FIG. 1 is a circuit diagram showing an embodiment of the present invention.

FIG. 2 is a circuit diagram showing another embodiment of the present invention.

FIGS. 3A and 3B are circuit diagrams each showing a configuration example in which an overcurrent suppression impedance used in the present invention is different.

FIG. 4 is a diagram showing an example of characteristics of a temperature-sensitive resistance element suitable for use in an embodiment of the present invention.

FIG. 5 is a circuit diagram showing a conventional instrument transformer.

[Explanation of symbols]

 VT instrument transformer 1 Primary winding 2 Secondary winding 4 Secondary burden 5 Overcurrent suppression impedance 6 Current transformer 6a Primary coil 6b Secondary coil

──────────────────────────────────────────────────続 き Continued on the front page (58) Field surveyed (Int.Cl. ⁶ , DB name) H01F 38/24 H01C 7/02

Claims (3)

(57) [Claims] 1. An instrument transformer having a primary winding and a secondary winding connected to a secondary load , wherein when a current flowing through the secondary winding is equal to or less than a rated value, a small resistance value is exhibited.
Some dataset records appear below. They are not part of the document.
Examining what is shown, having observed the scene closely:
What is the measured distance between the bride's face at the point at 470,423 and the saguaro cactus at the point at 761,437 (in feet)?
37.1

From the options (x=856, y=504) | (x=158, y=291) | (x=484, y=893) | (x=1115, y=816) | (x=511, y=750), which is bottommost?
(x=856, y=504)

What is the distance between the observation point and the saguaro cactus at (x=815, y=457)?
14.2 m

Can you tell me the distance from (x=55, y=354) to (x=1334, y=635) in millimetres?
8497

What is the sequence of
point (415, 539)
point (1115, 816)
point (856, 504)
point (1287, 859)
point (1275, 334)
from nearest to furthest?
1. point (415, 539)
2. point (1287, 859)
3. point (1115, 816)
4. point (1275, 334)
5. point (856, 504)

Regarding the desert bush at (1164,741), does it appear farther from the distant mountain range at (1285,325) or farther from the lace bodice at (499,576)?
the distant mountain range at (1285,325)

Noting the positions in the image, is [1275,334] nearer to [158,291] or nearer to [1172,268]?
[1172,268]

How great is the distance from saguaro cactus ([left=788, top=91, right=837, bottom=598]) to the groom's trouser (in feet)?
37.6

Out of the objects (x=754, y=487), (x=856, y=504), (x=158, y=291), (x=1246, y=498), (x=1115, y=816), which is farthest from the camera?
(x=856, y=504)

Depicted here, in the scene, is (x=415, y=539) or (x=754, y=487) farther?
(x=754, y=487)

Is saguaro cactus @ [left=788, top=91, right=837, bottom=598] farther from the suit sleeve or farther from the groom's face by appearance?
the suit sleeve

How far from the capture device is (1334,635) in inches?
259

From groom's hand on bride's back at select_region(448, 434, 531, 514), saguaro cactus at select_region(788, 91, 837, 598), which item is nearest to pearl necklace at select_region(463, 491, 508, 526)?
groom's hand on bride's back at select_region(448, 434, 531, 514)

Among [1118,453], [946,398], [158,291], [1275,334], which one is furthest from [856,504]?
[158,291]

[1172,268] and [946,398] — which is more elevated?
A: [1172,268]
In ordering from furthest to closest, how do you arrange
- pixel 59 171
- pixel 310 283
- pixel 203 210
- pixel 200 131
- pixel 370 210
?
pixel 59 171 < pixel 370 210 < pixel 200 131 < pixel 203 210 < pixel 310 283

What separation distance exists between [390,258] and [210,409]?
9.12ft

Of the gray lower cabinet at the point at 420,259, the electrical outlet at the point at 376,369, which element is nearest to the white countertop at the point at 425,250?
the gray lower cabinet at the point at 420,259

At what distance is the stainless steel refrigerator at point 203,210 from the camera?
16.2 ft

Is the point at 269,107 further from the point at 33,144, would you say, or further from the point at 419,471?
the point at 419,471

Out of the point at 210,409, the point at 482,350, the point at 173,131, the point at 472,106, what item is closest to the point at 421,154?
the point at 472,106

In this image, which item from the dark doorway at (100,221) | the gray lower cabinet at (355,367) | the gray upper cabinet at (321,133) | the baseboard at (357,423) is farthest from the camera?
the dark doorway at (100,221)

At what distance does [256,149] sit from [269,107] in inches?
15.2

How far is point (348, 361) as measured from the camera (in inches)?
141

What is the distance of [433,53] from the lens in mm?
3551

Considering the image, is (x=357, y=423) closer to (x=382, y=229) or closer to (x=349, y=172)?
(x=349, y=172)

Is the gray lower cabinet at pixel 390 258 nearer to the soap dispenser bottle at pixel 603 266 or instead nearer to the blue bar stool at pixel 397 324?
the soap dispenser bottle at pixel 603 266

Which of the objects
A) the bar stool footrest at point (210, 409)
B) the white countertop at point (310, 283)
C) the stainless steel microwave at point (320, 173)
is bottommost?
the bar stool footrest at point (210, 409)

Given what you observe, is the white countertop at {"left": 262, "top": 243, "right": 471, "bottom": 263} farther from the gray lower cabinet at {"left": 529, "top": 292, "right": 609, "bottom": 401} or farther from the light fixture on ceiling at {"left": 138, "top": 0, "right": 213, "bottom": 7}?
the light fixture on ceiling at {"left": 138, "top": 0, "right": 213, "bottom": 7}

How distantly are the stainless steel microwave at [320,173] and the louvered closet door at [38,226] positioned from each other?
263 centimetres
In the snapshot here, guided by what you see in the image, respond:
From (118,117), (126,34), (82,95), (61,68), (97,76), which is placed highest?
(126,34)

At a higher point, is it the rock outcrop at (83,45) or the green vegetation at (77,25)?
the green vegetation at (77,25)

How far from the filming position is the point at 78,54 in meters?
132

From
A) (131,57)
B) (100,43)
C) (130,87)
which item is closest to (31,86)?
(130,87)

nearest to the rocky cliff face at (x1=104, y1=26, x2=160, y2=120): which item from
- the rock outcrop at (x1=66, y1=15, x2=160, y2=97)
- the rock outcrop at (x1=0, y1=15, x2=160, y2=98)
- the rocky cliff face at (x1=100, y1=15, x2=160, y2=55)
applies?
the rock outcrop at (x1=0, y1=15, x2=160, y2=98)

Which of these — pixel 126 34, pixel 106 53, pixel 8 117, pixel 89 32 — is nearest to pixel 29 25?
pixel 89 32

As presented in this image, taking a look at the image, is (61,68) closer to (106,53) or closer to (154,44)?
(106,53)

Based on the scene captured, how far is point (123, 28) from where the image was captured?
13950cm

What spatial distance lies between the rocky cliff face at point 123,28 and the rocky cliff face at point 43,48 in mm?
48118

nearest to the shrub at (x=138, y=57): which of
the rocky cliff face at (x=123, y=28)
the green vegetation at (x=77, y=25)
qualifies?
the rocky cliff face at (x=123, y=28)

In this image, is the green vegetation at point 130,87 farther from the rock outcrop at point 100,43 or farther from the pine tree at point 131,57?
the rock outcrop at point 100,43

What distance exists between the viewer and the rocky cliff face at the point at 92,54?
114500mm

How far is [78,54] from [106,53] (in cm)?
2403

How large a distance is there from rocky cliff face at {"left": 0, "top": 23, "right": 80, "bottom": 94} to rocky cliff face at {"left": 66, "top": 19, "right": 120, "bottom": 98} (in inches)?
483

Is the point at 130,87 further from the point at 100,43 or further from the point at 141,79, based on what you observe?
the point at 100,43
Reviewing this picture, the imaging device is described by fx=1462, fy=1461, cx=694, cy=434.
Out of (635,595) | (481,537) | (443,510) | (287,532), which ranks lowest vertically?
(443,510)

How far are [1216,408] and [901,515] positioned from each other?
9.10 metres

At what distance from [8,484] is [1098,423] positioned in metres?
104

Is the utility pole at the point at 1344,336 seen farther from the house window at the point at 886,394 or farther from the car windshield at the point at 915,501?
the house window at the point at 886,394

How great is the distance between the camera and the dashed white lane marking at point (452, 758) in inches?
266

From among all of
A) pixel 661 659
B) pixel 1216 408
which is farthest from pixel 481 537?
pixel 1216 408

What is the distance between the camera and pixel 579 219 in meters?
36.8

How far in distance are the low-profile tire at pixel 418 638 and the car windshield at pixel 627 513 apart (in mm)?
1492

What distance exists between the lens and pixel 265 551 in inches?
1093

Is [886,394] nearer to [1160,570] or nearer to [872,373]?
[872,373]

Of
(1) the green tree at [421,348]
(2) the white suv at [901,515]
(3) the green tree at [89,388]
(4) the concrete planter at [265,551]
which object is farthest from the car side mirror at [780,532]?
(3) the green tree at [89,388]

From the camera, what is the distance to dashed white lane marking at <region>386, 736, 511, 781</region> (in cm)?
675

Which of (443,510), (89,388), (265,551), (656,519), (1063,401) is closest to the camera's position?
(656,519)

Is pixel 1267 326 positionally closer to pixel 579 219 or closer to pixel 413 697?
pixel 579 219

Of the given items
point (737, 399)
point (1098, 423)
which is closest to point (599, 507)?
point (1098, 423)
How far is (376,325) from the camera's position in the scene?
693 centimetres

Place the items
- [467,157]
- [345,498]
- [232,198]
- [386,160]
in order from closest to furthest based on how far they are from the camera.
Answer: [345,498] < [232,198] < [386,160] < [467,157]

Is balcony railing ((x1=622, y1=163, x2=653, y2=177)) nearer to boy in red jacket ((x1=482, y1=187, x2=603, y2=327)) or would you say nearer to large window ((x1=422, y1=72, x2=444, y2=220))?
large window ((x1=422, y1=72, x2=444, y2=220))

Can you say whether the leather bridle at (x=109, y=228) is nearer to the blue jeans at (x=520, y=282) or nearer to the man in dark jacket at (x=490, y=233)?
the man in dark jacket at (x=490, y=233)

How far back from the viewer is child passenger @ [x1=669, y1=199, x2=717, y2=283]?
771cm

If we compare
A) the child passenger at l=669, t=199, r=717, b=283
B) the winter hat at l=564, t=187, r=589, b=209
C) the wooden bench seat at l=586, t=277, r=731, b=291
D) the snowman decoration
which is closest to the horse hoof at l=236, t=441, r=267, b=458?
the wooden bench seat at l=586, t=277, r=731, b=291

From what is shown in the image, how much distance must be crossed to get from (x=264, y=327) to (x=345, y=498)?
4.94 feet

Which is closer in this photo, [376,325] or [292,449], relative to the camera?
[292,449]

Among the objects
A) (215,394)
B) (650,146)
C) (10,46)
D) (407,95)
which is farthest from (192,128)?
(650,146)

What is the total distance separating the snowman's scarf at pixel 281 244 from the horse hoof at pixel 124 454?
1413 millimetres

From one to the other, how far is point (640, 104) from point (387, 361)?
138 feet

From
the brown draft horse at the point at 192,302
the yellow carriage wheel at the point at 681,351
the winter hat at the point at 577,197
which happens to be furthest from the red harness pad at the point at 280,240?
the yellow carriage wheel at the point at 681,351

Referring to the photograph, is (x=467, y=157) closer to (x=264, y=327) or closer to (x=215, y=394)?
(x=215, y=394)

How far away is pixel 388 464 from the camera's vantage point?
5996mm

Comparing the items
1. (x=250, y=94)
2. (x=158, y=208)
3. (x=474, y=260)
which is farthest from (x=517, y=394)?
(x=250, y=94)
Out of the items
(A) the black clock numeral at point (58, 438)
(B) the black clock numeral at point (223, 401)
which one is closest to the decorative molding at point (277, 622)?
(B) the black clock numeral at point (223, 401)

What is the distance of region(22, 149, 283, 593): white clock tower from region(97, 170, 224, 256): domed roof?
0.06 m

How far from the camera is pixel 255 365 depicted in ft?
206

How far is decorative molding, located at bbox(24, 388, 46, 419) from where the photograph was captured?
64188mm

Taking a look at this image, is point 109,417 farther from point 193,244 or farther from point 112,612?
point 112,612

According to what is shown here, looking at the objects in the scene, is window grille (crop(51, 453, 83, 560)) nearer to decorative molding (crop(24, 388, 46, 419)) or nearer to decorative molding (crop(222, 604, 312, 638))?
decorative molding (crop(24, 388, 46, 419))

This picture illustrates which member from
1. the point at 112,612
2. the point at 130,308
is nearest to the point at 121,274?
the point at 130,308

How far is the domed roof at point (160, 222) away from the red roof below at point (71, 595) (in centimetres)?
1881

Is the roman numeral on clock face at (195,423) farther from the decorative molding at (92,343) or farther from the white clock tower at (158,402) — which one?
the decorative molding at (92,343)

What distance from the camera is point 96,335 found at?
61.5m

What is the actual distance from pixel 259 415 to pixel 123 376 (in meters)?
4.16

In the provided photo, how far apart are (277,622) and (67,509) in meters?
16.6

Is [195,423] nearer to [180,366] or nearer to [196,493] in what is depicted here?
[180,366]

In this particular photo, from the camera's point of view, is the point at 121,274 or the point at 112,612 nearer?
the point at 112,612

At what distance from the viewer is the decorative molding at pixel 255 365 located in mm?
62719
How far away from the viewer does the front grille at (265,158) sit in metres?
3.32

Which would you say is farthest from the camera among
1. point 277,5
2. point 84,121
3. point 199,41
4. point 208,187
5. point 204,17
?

When the current flowing through the secondary winding exceeds a set value larger than a rated value, an overcurrent suppression impedance having a characteristic that a resistance value sharply rises due to a temperature rise is provided between the secondary winding and the secondary load. A transformer for an instrument, which is connected in series with the transformer. 2. An instrument transformer having a primary winding and a secondary winding connected to a secondary load , wherein a primary coil of a current transformer is connected to the secondary winding and the secondary load . Connected in series with each other, and when a current induced on the secondary side of the current transformer is applied when the current flowing through the secondary winding is equal to or less than a rated value, the secondary winding has a small resistance value. When the current flowing through the wire exceeds a set value larger than the rated value, the current
An overcurrent suppression impedance having a characteristic that a resistance value sharply rises due to a temperature rise due to energization when a current to be induced on the secondary side is applied, is connected to both ends of a secondary coil of the current transformer. vessel. 3. The overcurrent suppression impedance according to claim 1, wherein a plurality of parallel resistors configured by connecting a temperature-sensitive resistance element and a fixed resistance element in parallel are connected in series. An instrument transformer as described.